El balón que fue a parar al fondo de las redes del club Vasco en ese partido puede ser visto en el museo del Maracaná, única parte abierta al público durante las obras de renovación del estadio para la Copa del Mundo de 2014.

Maracaná «puede ser considerado un monumento histórico», estimó Carmen Dittz Chaves, curadora del museo.

«En la época, fue revolucionario por su tamaño y por las técnicas utilizadas en su construcción. A pesar de ya no ser el mayor del mundo en términos de capacidad (será reducida a 83.000 personas para el Mundial de 2014) continúa siendo único por su enorme valor emocional. Jugar en el Maracaná es el sueño de cualquier jugador», explicó.

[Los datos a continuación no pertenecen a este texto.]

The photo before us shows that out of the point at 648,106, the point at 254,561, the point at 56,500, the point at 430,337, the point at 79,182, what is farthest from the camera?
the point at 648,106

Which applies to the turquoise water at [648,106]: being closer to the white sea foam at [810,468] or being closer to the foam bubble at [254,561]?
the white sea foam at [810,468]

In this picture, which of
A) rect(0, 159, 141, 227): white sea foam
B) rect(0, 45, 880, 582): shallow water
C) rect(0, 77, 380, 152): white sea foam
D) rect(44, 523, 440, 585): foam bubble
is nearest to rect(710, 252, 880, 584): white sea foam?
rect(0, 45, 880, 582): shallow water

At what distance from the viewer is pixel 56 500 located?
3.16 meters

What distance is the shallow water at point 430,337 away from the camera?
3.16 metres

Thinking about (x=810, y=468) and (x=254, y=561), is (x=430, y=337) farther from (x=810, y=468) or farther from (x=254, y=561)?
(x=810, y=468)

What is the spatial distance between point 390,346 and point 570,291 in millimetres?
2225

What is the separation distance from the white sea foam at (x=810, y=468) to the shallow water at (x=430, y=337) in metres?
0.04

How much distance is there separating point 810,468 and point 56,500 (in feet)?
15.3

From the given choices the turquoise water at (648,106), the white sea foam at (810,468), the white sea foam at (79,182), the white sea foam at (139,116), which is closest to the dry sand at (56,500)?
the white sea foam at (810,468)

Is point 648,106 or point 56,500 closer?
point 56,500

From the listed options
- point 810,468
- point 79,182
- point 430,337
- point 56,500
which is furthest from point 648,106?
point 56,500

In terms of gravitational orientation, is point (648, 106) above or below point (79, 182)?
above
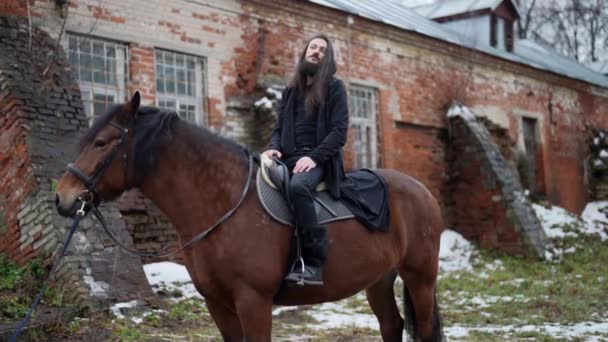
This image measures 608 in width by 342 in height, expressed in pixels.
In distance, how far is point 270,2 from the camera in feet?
38.8

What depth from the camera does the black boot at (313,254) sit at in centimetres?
389

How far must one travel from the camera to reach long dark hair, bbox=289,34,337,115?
14.0 ft

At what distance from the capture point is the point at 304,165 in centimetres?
413

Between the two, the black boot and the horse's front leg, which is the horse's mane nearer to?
the black boot

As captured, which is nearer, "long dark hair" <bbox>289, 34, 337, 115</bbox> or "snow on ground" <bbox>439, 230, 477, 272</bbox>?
"long dark hair" <bbox>289, 34, 337, 115</bbox>

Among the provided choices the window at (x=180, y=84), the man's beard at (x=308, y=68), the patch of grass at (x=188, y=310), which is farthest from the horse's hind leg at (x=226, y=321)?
the window at (x=180, y=84)

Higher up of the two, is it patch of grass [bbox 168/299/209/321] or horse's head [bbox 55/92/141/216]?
horse's head [bbox 55/92/141/216]

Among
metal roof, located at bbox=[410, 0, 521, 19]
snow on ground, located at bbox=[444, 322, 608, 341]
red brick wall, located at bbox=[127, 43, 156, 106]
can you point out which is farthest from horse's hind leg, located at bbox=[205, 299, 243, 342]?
metal roof, located at bbox=[410, 0, 521, 19]

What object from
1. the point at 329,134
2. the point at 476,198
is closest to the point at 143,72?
the point at 329,134

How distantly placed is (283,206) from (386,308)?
1433 mm

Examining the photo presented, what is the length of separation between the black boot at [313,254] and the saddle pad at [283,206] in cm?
14

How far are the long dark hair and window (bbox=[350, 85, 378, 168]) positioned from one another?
9.28 m

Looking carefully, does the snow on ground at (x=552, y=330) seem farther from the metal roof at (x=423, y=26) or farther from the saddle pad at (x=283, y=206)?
the metal roof at (x=423, y=26)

Aunque los cariocas aman a este estadio que acogió decenas de clásicos épicos entre los mayores clubes de Rio, su reforma a un costo de unos 570 millones de dólares es objeto de polémica.

«Sería mejor gastar este dinero en salud y educación», criticó Walter Magalhães, un jubilado de 60 años.

Otros hinchas más supersticiosos opinan que la final de la Copa de 2014 debería jugarse en otro sitio para no repetir la catástrofe de 1950.

A pesar de que su estructura fue derribada para las reformas, algunos alegan que sería más barato optar por una demolición completa y la construcción de un nuevo estadio, como se hizo en el de Wembley, en Inglaterra.

La reforma de Maracaná, atrasada por varias huelgas en los últimos meses, es seguida de cerca por la Federación Internacional de Fútbol (FIFA), que no ahorra críticas tras los retrasos constatados en las renovaciones de estadios y la creación de infraestructura en todo el país para acoger el Mundial de 2014.

El estadio debe estar listo en diciembre de 2012 para poder recibir la Copa de Confederaciones en junio de 2013, una suerte de preparación para el Mundial de 2014.